Adults in the eastern and southeastern United States are uniformly black, both above and below, with smooth scales and a satiny appearance. Juveniles are patterned with a row of dark gray, brown, or reddish brown blotches down the length of the back. These are set against a background color of gray or bluish gray. This pattern disappears as the animal matures and the solid black color is present by the time individuals reach 90 cm (35.4 in) in length. The Eastern Racer is a large, slender-bodied snake averaging 90 - 152 cm (35.4 - 59.8 in) in total length. The record is 185.4 cm (73 in) in total length. Hatchlings average about 29 cm (11.4 in) in total length. Racers are sexually mature by the time they reach 90 cm (35.4 in) in length. Females grow slightly larger than males.
The Eastern Racer mates in the spring between March through May. Between May and June, 4 - 25 eggs are laid in warm, moist sites under logs, rocks, boards, in rotten stumps, sawdust piles, or in loose soils. The eggs hatch about two months later.
The Eastern Racer is a very active snake and is most frequently seen in open pine forests, forest edges, old fields, pastures, and meadows. It also is often seen crossing the road on warm, sunny spring days. It takes cover under rocks, logs, boards, or other suitable shelter, and is often found around abandoned farm homes and buildings. This fast-moving snake depends upon its speed and agility to avoid predators and catch prey. It is a diurnal forager that uses its keen eyesight to find a wide variety of prey, including insects, frogs, lizards, smaller snakes, birds, and small mammals. In turn, it is eaten by other snakes, hawks, and small carnivorous mammals. The Eastern Racer has a high-strung disposition. If cornered or attacked it will vibrate its tail, thrash about, bite viciously, and discharge a foul-smelling musk from the vent.

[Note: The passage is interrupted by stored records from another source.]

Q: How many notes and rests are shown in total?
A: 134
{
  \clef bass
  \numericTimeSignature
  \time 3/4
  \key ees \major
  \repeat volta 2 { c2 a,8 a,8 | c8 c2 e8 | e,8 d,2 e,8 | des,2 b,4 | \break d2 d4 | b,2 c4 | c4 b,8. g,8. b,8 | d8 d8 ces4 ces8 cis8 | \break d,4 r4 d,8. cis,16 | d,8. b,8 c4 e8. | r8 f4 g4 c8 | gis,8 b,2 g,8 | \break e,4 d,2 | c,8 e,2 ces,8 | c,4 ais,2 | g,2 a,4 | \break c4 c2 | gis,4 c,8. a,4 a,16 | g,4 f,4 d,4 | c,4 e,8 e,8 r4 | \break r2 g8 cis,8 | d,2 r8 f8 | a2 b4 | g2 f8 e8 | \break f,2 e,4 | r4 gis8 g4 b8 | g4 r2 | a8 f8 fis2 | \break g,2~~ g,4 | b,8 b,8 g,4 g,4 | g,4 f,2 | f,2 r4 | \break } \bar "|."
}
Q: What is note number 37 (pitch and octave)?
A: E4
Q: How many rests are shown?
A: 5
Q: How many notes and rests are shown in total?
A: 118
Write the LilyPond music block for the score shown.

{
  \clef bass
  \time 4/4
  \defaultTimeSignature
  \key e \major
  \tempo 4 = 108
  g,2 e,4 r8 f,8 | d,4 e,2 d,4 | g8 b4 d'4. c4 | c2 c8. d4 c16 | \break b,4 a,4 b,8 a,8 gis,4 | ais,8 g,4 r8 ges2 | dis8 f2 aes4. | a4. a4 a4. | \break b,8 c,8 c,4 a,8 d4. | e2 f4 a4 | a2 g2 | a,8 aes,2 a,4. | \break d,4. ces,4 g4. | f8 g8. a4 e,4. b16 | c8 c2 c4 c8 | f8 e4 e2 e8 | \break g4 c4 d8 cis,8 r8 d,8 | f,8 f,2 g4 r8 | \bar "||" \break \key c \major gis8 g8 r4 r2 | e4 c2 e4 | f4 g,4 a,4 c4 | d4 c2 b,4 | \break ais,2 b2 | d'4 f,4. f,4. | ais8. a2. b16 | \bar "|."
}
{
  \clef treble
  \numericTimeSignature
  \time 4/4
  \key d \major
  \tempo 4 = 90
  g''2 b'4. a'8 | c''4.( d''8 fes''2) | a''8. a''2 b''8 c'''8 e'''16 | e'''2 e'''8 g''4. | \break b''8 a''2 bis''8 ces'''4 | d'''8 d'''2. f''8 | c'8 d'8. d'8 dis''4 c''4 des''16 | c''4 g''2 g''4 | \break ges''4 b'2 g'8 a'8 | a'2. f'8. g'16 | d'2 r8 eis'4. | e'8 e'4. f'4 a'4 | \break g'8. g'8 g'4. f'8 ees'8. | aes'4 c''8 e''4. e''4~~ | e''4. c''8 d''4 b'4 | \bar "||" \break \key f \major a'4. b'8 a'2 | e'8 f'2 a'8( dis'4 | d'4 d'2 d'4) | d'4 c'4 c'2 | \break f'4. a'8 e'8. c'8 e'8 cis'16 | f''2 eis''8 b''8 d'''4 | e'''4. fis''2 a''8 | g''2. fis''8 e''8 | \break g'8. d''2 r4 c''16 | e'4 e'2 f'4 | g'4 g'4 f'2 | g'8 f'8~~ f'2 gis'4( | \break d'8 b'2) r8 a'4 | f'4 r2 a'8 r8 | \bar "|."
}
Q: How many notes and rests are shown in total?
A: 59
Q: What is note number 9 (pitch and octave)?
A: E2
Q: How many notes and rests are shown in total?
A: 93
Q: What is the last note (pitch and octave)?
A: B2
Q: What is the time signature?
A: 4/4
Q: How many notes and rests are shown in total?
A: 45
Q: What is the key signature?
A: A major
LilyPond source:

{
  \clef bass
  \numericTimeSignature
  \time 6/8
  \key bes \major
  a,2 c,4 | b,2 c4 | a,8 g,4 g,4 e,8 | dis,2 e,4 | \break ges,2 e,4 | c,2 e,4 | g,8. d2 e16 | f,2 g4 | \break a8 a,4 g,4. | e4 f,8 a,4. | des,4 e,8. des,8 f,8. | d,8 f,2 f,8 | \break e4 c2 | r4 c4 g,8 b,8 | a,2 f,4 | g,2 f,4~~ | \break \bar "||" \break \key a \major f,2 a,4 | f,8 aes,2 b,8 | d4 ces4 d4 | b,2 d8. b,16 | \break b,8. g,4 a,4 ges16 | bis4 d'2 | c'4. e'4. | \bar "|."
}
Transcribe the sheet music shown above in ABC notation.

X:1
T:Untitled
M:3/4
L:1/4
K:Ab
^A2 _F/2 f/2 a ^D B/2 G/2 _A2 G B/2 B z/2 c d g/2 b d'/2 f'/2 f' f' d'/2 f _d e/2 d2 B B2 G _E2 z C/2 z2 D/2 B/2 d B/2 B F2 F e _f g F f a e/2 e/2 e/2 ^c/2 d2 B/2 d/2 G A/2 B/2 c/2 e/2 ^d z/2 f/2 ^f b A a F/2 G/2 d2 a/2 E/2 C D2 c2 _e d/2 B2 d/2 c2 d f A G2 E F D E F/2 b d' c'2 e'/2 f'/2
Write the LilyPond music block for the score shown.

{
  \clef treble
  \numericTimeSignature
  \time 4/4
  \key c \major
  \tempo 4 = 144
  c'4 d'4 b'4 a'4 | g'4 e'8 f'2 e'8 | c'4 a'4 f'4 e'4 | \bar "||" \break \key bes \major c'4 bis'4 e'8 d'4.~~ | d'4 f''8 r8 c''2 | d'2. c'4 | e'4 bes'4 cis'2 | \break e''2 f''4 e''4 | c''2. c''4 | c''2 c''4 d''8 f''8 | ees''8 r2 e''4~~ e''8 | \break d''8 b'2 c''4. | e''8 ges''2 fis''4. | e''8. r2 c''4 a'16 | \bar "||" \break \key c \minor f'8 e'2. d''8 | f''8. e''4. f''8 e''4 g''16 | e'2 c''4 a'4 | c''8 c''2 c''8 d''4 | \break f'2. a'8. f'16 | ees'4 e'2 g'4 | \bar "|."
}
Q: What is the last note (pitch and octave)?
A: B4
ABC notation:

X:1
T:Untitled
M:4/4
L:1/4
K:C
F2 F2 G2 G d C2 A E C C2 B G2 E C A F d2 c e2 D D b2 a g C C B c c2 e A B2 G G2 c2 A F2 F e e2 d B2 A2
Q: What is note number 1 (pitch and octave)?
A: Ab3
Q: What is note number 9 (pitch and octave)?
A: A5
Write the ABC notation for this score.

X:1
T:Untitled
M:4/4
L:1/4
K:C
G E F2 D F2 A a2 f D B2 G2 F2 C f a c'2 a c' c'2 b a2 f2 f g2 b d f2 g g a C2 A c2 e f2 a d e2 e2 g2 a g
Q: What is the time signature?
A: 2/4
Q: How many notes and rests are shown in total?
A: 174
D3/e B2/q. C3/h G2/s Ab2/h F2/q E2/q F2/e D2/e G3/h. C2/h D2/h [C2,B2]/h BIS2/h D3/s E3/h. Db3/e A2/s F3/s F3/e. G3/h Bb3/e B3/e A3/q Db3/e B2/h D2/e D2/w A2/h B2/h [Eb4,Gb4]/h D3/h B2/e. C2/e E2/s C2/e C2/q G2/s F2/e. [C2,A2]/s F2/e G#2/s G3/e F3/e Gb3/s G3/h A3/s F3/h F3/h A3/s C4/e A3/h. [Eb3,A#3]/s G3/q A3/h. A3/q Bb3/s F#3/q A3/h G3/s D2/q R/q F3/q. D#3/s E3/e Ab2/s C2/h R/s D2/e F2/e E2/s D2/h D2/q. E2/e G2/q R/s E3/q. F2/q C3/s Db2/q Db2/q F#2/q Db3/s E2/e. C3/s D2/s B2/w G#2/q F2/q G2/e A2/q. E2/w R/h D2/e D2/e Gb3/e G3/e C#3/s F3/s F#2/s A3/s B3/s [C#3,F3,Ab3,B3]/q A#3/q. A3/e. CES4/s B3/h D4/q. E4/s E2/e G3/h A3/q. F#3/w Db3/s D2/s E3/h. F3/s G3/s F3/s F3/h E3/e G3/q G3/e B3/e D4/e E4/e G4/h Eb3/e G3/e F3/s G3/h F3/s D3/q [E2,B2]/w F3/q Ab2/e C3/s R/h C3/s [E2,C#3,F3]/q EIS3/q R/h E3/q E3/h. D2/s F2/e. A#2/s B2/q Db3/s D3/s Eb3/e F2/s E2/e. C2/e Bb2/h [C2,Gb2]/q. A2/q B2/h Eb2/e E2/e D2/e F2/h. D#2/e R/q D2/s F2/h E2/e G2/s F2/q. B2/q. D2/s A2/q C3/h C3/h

The Eastern Racer occurs in suitable habitat throughout Georgia and over most of the eastern United States.
This is one of the more common snakes in the southeastern United States.
The black phase of the Rat Snake has weakly keeled scales on the middle of the back and the body is shaped like a loaf of bread in cross section. The black phase of the Coachwhip has light pigment on the rear portion of its body and has a reddish tail.